6.2
前書きに本文を書いてしまっていたのを訂正しました。ご不便をおかけして申し訳ありません。
カブとにんじん、ミミアリマムシをよく煮込めば。
「ミミアリマムシのポトフです」
サラがスープボウルによそった汁に、レイは少しすまなげな顔をする。
「ありがとう。ごめんね、まだちょっと具は食べられなくて」
ポトフのメインは具材である。やわらかく煮込んだ具材をサラに盛り、ナイフとフォークで食べるのが本式だ。
知識としては知っているらしい。二日酔いによる胃の不調は、今身をもって学んでいる最中だ。
「レイ、具材は明日食べればいいのです。まずは一口飲んで見てください」
起き上がったレイが、スープボウルを受け取る。
「あったかい……」
スープボウルのぬくもりを手のひらで味わったあと、レイはスプーンをスープボウルに入れた。
「あつッ」
スプーンを口に入れようとして、スープの熱さに失敗し、飲み損ねたスープがわずかにレイの口の端からたれた。
ちろりと存外厚い舌が、くちびるからのぞく。
赤く染まった舌が、おそるおそるスプーンをなめる。
自分の行儀の悪さに気づいたレイは、はっと頬を赤らめて舌を引っ込めた。
一口、飲む。
「!!」
レイモンドの顔が驚愕に満ちた。
「サラ、これ、何? おいしい、おいしくて、これ、何?」
狙いより喜び方が大きいので、サラの心が少し晴れる。
「ミミアリマムシで一番おいしいのは、肉と骨から染み出る出汁なのですよ」
「出汁!?」
ミミアリマムシは肉食動物だが、キノコ類を好んで食べる習性がある。何種類ものキノコを胃の中でブレンドし、全身にキノコの風味と成分を染みつかせるのだ。

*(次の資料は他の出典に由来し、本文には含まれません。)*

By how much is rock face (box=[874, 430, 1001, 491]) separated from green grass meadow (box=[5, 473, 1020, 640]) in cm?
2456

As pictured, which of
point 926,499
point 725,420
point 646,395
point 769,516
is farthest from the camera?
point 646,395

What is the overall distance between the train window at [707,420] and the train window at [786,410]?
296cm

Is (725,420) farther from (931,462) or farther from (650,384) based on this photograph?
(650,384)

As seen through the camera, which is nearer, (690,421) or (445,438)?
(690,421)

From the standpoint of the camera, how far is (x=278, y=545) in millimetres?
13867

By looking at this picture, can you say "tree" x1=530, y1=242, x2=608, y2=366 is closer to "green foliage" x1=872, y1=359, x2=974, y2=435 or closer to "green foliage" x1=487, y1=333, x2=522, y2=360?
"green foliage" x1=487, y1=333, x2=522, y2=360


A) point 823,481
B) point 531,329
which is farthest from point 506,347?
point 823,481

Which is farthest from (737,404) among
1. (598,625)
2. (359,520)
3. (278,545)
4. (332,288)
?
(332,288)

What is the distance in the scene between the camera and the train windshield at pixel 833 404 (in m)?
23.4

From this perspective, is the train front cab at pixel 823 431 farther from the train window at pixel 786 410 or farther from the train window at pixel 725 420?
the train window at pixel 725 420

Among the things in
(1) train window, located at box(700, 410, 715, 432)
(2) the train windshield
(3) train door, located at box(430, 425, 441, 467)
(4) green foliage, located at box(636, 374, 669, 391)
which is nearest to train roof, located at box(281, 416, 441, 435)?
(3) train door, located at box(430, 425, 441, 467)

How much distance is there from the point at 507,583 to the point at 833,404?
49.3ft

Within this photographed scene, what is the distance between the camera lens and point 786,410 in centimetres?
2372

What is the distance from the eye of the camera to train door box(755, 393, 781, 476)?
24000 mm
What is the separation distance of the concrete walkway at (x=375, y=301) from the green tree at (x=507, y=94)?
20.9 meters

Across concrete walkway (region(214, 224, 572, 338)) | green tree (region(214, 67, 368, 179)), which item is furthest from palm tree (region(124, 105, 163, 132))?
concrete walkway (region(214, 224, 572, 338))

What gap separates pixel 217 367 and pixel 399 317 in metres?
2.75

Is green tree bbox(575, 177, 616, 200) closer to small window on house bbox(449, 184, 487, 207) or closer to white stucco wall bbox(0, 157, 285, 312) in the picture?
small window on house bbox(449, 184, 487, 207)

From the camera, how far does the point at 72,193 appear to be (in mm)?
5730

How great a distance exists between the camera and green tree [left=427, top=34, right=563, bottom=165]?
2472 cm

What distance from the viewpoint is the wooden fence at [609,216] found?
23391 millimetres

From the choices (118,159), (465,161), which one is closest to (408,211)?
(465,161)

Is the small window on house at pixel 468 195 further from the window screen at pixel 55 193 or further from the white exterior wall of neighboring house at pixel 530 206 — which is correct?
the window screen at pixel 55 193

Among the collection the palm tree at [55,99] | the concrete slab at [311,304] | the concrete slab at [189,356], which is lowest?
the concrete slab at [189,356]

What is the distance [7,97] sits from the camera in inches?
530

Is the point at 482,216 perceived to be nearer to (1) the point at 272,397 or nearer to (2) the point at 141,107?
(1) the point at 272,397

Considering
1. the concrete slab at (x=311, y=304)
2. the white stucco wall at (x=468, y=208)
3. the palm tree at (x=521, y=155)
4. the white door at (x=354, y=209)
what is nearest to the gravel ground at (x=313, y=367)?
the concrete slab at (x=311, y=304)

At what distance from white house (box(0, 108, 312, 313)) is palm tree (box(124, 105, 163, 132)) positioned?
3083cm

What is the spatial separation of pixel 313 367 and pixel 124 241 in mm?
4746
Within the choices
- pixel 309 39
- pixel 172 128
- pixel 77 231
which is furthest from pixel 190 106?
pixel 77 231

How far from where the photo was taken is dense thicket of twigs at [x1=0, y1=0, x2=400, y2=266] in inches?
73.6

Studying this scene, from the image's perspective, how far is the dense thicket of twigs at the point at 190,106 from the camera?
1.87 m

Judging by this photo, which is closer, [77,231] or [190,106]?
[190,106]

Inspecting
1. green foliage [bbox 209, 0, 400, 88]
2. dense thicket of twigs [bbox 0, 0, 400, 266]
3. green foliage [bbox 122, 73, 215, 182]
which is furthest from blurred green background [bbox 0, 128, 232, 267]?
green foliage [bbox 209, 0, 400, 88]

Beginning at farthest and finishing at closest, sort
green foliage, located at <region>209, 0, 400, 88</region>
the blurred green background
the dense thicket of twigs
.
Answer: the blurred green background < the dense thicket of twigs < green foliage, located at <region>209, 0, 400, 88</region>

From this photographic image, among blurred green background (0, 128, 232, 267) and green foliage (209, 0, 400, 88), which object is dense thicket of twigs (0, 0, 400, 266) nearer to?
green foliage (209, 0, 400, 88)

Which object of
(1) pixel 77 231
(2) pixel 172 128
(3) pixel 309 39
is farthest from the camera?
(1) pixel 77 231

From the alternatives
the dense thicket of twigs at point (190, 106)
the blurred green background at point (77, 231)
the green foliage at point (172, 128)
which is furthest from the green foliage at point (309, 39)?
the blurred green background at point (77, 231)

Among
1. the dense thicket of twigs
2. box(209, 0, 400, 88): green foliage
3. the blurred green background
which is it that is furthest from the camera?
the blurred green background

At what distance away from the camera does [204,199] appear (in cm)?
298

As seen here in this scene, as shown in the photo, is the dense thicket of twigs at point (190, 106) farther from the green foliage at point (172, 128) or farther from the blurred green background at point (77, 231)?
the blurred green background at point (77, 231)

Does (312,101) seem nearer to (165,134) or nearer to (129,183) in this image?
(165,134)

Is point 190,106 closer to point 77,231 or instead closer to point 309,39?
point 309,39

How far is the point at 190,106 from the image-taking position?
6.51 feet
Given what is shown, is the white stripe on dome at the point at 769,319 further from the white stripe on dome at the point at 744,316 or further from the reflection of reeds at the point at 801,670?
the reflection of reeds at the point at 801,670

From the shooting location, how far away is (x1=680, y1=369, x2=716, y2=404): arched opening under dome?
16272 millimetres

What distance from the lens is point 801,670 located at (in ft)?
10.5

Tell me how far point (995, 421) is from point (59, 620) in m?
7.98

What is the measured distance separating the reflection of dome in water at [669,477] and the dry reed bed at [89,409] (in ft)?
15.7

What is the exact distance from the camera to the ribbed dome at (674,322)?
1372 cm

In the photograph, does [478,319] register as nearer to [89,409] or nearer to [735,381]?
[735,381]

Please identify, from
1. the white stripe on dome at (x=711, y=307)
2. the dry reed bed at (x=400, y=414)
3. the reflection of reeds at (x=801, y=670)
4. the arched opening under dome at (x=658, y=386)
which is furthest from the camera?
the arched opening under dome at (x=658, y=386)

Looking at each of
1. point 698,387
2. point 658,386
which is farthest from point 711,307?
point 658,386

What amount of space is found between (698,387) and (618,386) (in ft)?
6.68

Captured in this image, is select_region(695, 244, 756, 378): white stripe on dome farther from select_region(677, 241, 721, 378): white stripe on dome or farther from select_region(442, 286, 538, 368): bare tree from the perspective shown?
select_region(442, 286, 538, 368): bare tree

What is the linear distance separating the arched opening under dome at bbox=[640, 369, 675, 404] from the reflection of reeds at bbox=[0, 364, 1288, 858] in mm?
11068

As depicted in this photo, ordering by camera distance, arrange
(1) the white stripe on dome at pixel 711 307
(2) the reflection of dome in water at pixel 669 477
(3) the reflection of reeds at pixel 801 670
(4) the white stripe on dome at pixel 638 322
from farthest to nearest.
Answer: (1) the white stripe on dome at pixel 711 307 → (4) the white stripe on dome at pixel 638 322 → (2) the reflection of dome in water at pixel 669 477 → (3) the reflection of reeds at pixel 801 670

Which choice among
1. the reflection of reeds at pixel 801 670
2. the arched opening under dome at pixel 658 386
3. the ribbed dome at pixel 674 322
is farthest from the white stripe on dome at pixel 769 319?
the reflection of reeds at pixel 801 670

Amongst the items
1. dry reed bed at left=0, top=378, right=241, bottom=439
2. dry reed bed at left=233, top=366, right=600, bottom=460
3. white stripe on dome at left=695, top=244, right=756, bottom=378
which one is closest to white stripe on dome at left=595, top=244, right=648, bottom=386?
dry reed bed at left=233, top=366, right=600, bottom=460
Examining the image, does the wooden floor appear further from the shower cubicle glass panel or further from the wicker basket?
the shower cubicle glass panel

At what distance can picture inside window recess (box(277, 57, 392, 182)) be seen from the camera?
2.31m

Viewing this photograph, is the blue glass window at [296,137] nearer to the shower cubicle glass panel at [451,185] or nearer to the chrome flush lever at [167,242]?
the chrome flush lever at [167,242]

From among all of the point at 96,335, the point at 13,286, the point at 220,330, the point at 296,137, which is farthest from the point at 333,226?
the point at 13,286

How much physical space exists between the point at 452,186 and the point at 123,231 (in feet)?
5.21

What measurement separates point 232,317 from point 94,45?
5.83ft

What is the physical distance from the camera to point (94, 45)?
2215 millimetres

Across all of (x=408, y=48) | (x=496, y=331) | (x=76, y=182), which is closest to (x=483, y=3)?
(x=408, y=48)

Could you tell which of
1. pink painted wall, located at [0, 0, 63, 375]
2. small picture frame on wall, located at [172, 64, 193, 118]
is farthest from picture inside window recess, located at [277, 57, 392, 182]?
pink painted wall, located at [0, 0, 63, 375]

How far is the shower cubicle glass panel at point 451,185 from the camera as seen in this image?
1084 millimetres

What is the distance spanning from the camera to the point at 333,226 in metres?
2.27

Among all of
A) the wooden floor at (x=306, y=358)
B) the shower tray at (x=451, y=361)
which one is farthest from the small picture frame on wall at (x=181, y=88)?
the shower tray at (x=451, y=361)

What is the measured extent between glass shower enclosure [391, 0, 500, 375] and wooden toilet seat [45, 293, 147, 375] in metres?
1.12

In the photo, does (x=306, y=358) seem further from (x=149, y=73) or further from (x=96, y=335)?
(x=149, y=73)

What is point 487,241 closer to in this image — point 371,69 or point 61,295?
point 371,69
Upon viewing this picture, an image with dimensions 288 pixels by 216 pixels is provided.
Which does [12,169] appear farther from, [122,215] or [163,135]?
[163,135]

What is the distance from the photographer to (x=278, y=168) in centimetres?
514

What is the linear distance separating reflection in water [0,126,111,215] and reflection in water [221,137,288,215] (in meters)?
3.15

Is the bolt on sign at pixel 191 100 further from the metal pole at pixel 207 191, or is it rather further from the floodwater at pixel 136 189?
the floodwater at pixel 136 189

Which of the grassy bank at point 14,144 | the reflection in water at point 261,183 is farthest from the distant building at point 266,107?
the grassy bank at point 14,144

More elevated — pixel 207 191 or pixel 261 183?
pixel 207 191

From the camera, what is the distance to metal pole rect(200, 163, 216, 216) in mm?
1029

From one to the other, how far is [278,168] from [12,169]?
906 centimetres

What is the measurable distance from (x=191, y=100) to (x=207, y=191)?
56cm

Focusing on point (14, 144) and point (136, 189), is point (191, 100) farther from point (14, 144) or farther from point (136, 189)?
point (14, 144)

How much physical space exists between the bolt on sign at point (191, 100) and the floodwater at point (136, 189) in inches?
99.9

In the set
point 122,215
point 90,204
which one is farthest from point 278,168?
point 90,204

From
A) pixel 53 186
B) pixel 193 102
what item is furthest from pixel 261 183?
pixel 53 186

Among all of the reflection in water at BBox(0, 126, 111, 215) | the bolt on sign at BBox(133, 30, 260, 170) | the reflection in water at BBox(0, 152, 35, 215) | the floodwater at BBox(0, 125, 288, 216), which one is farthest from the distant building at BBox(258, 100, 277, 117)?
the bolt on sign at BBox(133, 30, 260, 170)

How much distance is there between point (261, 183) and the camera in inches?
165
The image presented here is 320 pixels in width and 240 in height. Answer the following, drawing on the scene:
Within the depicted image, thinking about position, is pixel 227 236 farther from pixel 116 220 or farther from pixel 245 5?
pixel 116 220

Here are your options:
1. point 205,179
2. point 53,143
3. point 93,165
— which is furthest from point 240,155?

通常の動物と違い魔獣であるため、キノコの成分まで体内に残る。
結果、ミミアリマムシを煮込むことで、動物性の出汁と数種類のキノコ出汁がブレンドされた、うまみ出汁ができあがるのである。
しかも今回のポトフには、野菜の皮から出る出汁も追加されている。わずかな塩気とコショウの味付けもある。
ミミアリマムシのポトフにかぎっては、具ではなくスープがメインなのだ!
ふうふうとやけどせぬようにレイは出汁を味わう。
わずかに口の端に雫を残し、レイはスープボウルを空にした。
「おいしかったー、サラ、なんだか元気が出てきたみたい」
「それはようございました」
レイは起き上がって、上着を羽織った。
「ごちそうさま、サラ。じゃあ、自分の部屋に戻るね」
部屋を出て行く後ろ姿も、しっかりしている。見送ったサラは、まだ彼のぬくもりが残るベッドに潜り込んだ。
「利用……されていなければ、レイがここまでしてくれる理由がないのは理解できる。でも、私の心が、レイに問いただすのを嫌だと言っている」
ベッドに残っているレイのぬくもりが、サラにうつってほしいと願い、サラはベッドにより深く潜った。
「きっと、恋をしているせいなのでしょうね。本当にめんどうくさいものです、恋愛とは。
問いただしたくないくせに、どう利用したいのかだけでなく、なぜ、利用したいのか知りたい。不必要な情報だというのに、どうしても知りたいです」
初号機もベッドに潜り込んできた、くちばしがサラの手に触れる。
ご主人様、だいじょうぶ? と聞いているかのようだ。
「めんどうなことになっているだけですよ……」
本日のメニューは「魔獣ミミアリマムシのポトフ」 これは美青年がポトフを賞味しているシーンです。極めて健全なシーンでございますので、不健全にみえるのはあなたの性癖の問題です。